Mi instan ini sangat populer di berbagai negara, termasuk Nigeria, di mana banyak orang mengira Indomie adalah makanan khas lokal.
Kepopuleran Indomie di Nigeria sedemikian besar hingga terdapat komunitas khusus yang terdiri dari para pecinta Indomie.
Mi instan ini telah diekspor ke lebih dari 80 negara di dunia, termasuk Amerika Serikat, di mana ia sangat diminati.
Keberhasilan Indomie di pasar internasional mencerminkan kualitas produk dan strategi pemasaran yang efektif.
3. Tisu Paseo
Tisu Paseo diproduksi oleh Asian Paper and Pulp, anak perusahaan Sinar Mas.
Di Indonesia, tisu ini dikenal karena teksturnya yang lembut namun kuat.
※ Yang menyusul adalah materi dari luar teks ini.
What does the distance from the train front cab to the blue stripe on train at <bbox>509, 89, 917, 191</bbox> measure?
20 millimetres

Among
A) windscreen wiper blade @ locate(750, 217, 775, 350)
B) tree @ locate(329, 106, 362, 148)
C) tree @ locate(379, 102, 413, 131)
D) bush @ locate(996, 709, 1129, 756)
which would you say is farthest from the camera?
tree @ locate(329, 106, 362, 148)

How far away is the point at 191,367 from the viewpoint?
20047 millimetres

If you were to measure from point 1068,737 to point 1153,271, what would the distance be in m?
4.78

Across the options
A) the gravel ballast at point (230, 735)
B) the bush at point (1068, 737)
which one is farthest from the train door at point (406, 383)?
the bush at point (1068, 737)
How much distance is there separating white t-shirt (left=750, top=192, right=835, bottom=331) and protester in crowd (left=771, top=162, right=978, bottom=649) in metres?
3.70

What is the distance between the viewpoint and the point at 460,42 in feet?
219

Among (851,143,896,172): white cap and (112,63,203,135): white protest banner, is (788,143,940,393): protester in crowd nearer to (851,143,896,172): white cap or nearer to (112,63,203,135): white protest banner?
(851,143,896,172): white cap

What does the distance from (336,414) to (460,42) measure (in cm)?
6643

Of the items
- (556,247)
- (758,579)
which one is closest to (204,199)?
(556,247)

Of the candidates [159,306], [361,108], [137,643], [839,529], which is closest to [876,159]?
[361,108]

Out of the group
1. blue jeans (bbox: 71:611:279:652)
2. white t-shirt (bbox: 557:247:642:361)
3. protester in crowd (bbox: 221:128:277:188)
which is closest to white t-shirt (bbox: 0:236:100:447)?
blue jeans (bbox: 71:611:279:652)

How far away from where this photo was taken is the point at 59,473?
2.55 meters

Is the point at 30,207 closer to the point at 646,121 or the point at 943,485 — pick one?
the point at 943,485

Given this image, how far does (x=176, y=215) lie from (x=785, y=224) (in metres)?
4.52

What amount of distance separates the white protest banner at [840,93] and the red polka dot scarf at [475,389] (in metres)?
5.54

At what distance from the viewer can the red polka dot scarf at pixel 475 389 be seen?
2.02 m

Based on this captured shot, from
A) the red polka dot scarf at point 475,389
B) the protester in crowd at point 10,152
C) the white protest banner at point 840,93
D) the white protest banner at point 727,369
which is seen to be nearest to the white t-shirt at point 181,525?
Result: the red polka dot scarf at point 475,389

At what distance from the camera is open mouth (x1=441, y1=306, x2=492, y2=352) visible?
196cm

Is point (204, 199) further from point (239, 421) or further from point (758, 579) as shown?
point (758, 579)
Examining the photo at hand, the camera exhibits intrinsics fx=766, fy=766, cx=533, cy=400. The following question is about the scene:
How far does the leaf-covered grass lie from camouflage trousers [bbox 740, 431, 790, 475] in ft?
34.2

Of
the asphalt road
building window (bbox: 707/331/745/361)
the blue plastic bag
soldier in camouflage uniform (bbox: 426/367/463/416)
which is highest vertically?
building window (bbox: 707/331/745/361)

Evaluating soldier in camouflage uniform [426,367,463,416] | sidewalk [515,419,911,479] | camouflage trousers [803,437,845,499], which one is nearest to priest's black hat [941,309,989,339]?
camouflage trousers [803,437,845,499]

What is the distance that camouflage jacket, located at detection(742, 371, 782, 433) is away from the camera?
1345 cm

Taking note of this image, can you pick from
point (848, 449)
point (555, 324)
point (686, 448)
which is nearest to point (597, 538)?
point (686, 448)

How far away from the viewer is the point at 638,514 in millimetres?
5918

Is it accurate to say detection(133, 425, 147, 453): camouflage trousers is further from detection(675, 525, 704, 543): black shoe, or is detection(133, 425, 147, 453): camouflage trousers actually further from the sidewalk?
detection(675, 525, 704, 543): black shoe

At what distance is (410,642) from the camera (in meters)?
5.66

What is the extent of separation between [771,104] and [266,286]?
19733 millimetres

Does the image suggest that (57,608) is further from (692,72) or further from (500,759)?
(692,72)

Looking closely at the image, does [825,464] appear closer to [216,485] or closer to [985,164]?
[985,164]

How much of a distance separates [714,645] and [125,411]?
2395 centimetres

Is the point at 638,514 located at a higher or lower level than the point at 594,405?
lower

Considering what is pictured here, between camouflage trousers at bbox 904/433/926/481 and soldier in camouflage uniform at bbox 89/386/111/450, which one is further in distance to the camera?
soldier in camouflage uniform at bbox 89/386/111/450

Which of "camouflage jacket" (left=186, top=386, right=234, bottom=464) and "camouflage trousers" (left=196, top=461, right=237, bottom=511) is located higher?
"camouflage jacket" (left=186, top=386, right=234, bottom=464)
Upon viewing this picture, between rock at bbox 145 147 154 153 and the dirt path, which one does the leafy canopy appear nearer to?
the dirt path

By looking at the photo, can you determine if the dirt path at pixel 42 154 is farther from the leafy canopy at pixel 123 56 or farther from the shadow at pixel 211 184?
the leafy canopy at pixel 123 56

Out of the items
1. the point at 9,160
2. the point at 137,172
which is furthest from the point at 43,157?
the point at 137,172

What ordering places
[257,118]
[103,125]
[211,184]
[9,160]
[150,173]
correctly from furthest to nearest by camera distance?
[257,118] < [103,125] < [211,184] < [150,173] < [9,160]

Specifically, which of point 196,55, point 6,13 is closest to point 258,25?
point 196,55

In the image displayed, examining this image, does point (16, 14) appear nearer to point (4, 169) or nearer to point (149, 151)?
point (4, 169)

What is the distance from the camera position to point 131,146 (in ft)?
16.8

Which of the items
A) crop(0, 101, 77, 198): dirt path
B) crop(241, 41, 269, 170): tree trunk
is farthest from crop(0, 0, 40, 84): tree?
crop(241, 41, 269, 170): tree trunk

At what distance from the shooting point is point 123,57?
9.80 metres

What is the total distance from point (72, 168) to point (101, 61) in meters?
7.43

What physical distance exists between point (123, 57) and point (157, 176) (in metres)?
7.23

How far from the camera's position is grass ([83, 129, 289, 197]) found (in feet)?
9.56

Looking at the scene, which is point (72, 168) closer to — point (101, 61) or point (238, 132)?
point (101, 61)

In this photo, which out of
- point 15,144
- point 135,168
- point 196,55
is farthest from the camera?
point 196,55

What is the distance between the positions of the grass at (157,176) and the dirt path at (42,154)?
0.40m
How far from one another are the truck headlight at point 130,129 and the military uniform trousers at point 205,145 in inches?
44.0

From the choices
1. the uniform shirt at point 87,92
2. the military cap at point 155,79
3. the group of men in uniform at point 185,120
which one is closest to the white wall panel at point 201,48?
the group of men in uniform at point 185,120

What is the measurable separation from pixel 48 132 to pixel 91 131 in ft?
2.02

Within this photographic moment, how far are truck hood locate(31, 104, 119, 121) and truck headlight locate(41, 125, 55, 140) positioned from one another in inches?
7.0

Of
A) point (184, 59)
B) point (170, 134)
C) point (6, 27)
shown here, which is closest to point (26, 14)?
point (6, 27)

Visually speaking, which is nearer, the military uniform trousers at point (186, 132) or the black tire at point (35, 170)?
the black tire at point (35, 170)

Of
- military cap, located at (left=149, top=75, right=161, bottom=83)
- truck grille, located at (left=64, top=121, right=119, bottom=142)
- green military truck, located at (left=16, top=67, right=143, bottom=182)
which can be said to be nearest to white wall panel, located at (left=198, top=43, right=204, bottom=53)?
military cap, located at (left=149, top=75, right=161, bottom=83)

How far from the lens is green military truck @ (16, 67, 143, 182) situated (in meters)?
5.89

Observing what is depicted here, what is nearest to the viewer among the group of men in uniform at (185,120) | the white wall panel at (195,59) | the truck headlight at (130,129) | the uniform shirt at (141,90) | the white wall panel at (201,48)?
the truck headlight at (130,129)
Keunggulan ini telah membantu Paseo menembus pasar internasional, dengan produk yang tersedia di 65 negara, termasuk Amerika Serikat dan Selandia Baru.
Keberhasilan Tisu Paseo di pasar global menunjukkan bahwa produk Indonesia dapat bersaing di kancah internasional, berkat kualitas yang tidak kalah dengan produk luar negeri.
Keberhasilan merek-merek lokal ini di pasar internasional menegaskan pentingnya perlindungan merek.
Melindungi merek dagang adalah langkah esensial untuk memastikan identitas dan keberlanjutan produk lokal tetap terjaga.
Tanpa perlindungan yang memadai, merek rentan terhadap peniruan yang dapat merusak reputasi dan menghambat pertumbuhan bisnis.